Task goal: With the string "United" as the filter, copy each matching line from the records.

Data shown:

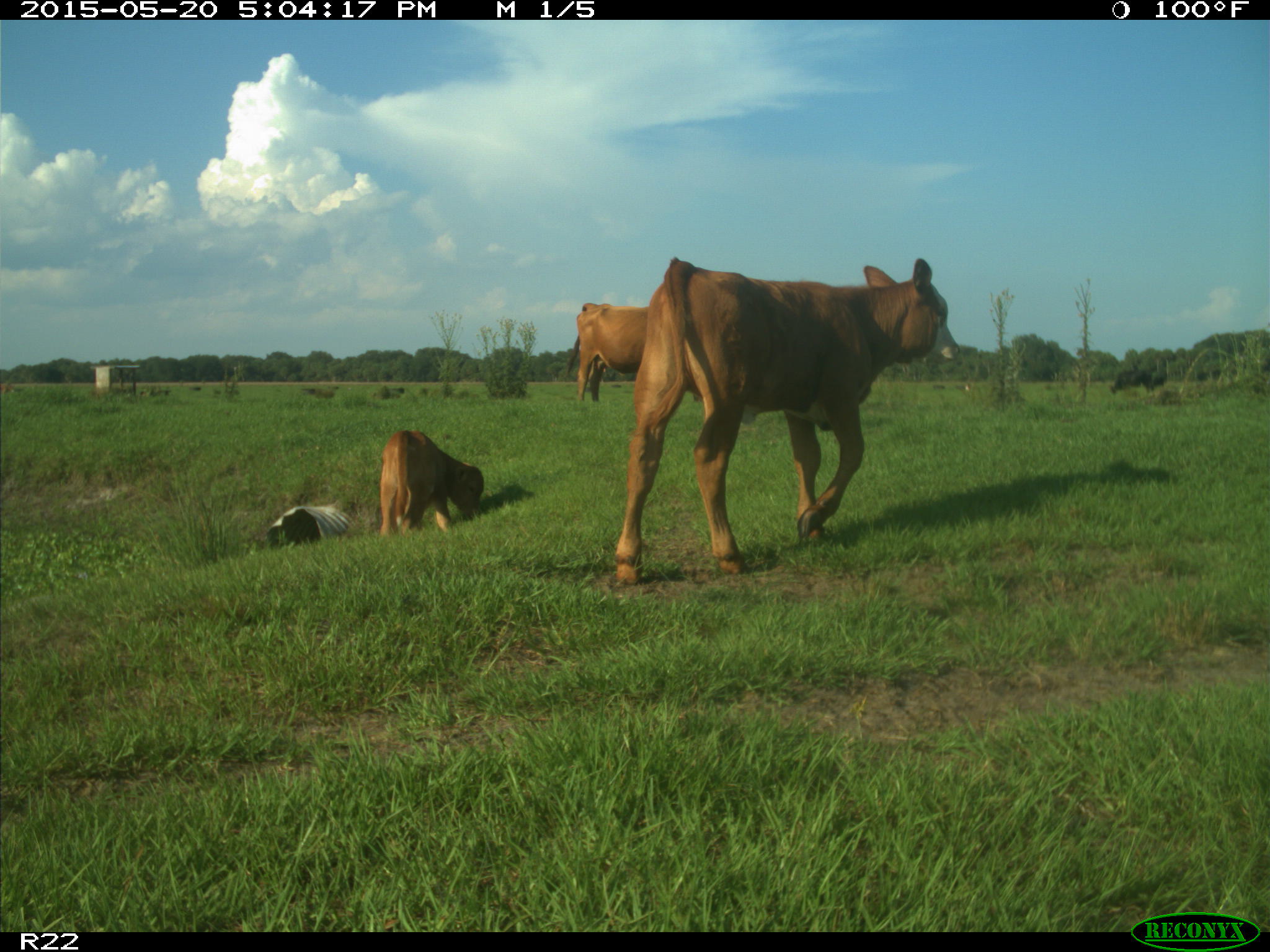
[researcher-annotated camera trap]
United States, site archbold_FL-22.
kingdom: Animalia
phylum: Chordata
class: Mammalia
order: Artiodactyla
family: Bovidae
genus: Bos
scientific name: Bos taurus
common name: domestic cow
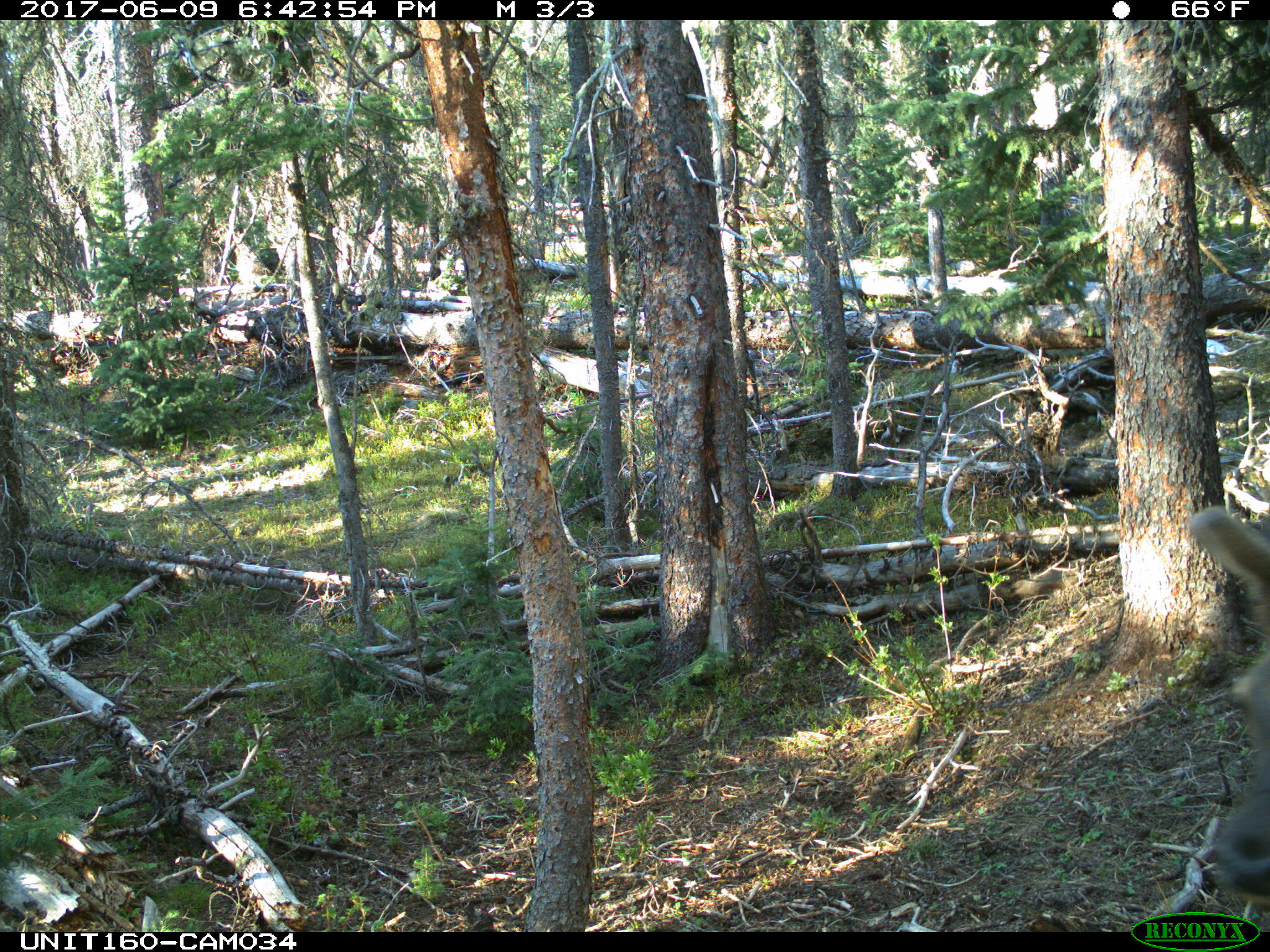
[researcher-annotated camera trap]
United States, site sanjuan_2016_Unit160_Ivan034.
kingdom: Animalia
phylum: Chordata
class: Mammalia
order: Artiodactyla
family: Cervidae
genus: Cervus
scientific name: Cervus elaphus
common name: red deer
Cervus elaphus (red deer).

* * *

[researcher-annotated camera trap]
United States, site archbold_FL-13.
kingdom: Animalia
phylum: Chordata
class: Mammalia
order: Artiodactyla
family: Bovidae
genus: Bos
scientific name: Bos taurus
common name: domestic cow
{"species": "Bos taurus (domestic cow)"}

==

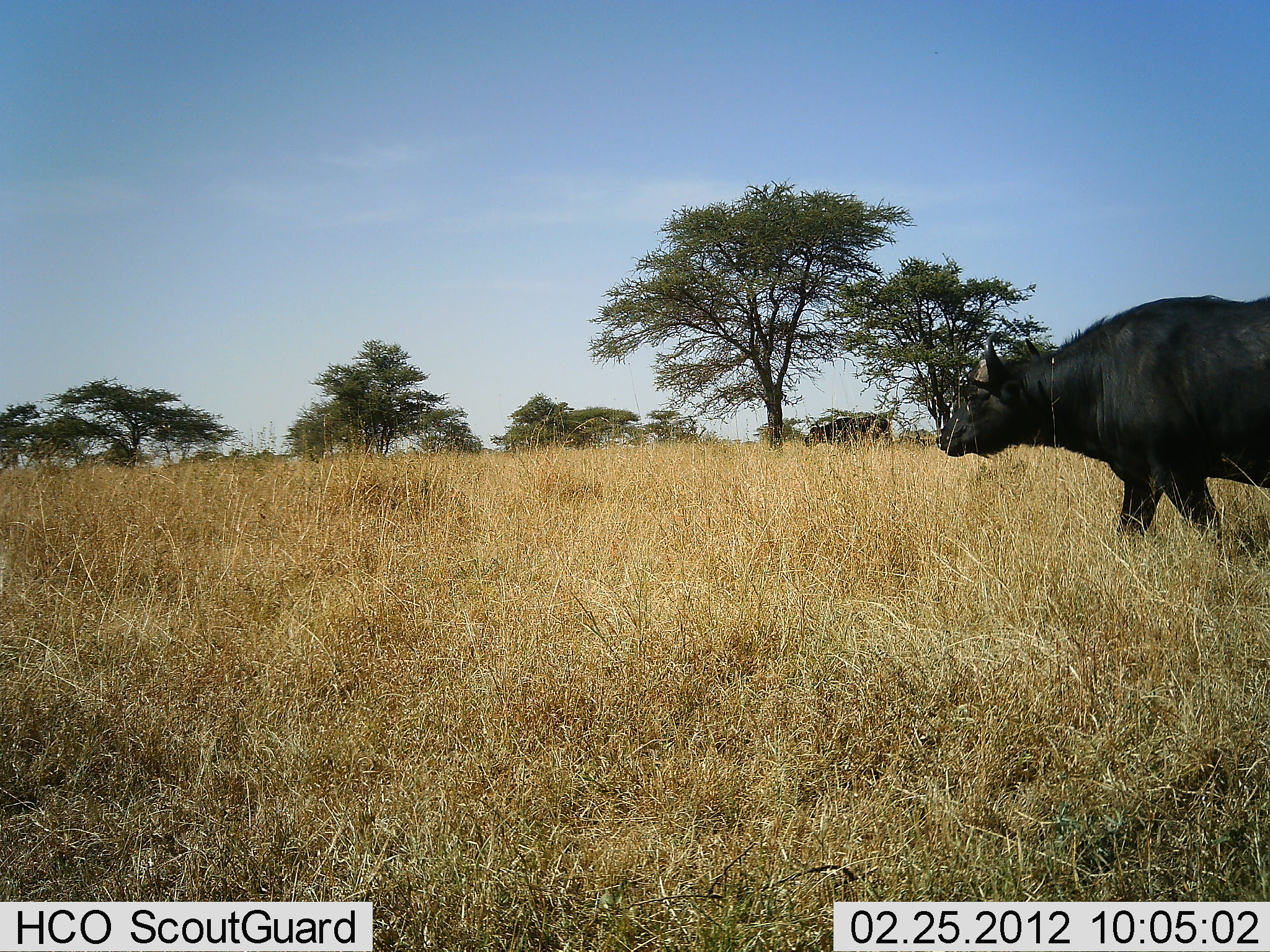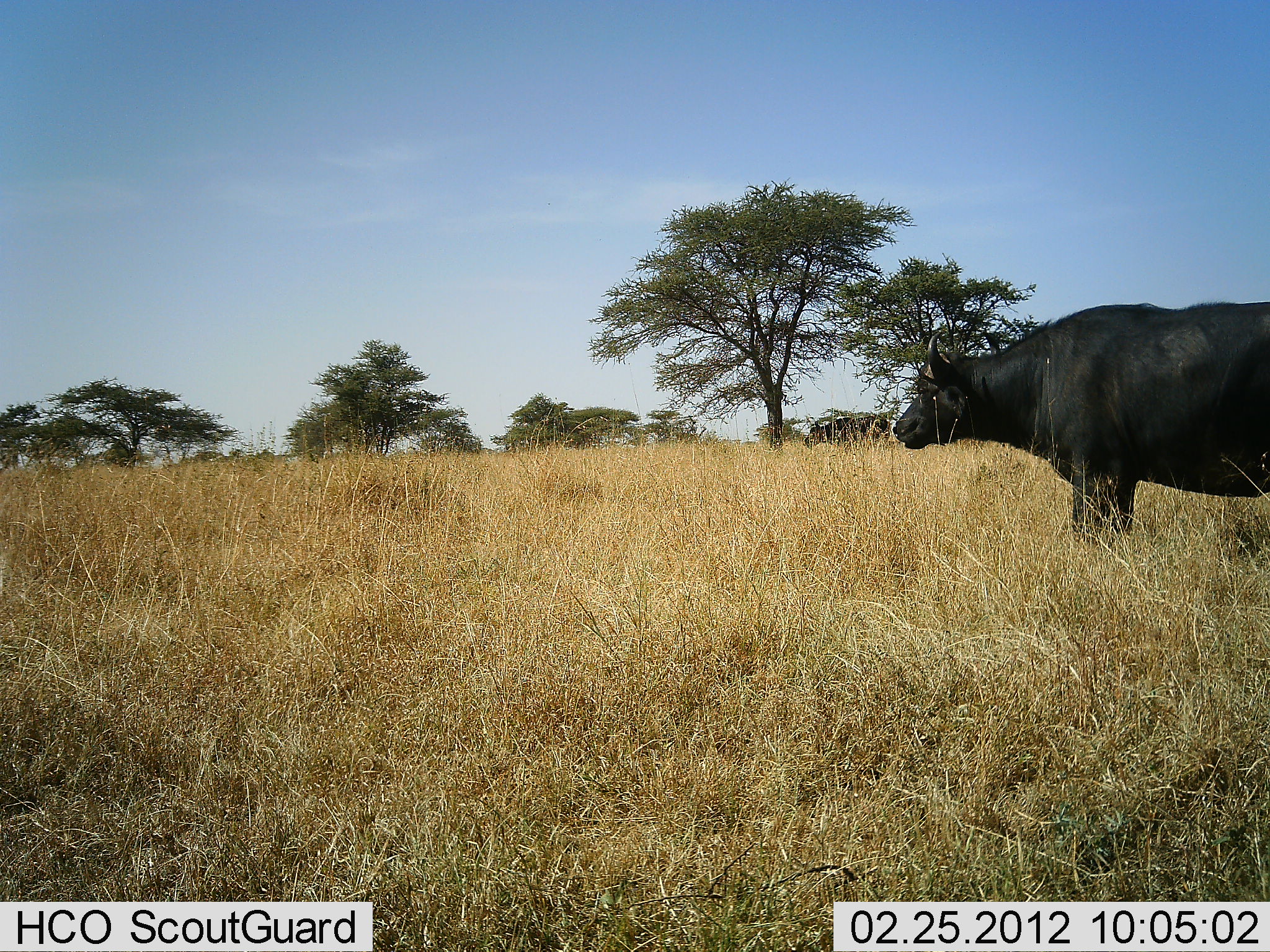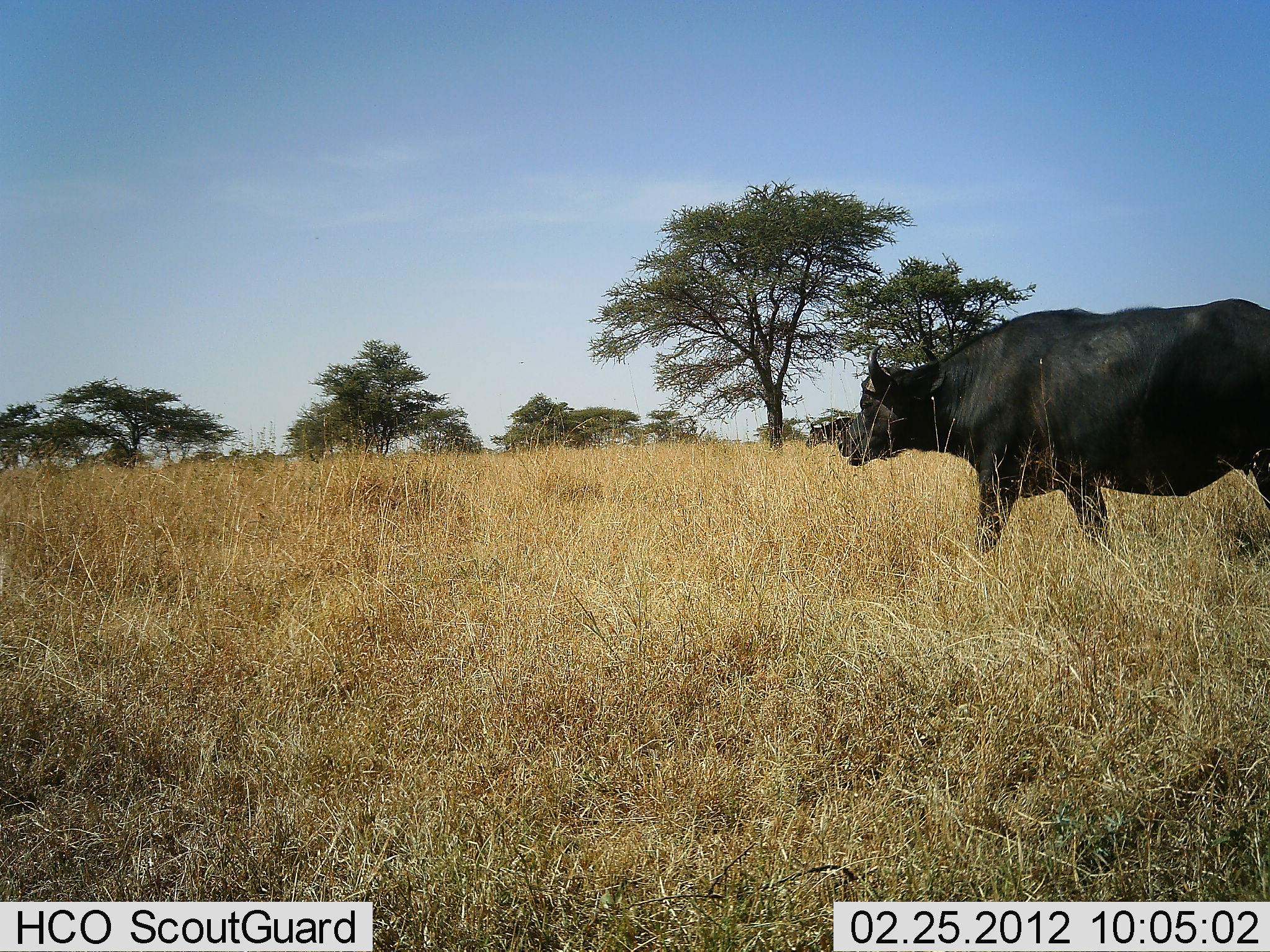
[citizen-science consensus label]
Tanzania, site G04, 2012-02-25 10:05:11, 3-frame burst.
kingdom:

Output of the exercise:
United States, site archbold_FL-22.
United States, site sanjuan_2016_Unit160_Ivan034.
United States, site archbold_FL-13.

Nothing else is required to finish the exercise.